The development of a freely chosen and enjoyed skill supports experiences of competence and autonomy and intrinsic motivation, as described by Ryan and Deci. If that development can happen within a group setting, it will also meet the need for relatedness and help develop social skills. Greater sociability is also associated with higher levels of well-being. Goal setting which is consistent with values can enhance intrinsic motivation and well-being even before goals are achieved.

In practice that research might translate into encouraging adolescents to take part in a group extra-curricular activity e.g. sports, arts or games of some sort, which allows them to develop an interest and skill and work closely with their peers. They might have specific responsibilities in the home to enhance their competence and sense of contribution. We could encourage them to perform some act of service outside the home, so they do some prosocial activity and experience contributing to others. This could be helping older neighbors with household or garden chores (even if they whine initially). Encouraging goal-setting in their areas of interest and strength may boost motivation and confidence. It might also help develop self-regulation and persistence.

This recipe for adolescent well-being may have a 1950s, home spun feel to it, but this time around it’s backed by scientific evidence and not just “because I say so.”

 

Adolescents have demonstrated their ability to master technology; they are digital natives whot have taken easily to cell phones and touchscreens but they need more help and guidance to develop the complex skills and strengths required for relationship, belonging, and finding purpose in twenty-first century life. Positive psychology provides some useful tools to help them.

 

 

 

 

 

 

 

References

Contributions to well-being:
Seligman, Martin (2004),
Authentic Happiness: Using the New Positive Psychology to Realize Your Potential for Lasting Fulfillment. New York: Free Press.

Socialization and giving:
Diener, E. & Biswas-Diener, R. (2008).
Happiness: Unlocking the Mysteries of Psychological Wealth. Wiley-Blackwell.

Post S., & Neimark, J. (2007). Why Good Things Happen to Good People: How to Live a Longer, Healthier, Happier Life by the Simple Act of Giving.

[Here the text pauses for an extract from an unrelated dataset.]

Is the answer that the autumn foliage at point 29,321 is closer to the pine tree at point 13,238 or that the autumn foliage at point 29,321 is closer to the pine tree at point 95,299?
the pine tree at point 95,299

USA: Broadway books.

Hattie, J. (2009). Visible Learning: A synthesis of over 800 meta-analyses relating to achievement. UK: Routledge.

Psychosocial and physical aging gap:
Gluckman, P. & Hanson, M. (2006).
Mismatch: The Lifestyle Diseases Timebomb. Oxford: Oxford University Press.

Motivation and Setting goals:
Ryan, R., & Deci, E. (2000). Self-determination theory and the facilitation of intrinsic motivation, social development and well-being. American Psychologist, 55(1), 68-78.

Lyubomirsky, S. (2008). Sonja Lyubomirsky, Ph.D., author of The How of Happiness: A Scientific Approach to Getting the Life You Want. New York: Penguin Books.

Miller, C. A. & Frisch, M. B. (2009), Creating Your Best Life: The Ultimate Life List Guide. New York: Sterling. (This reference added by editor.)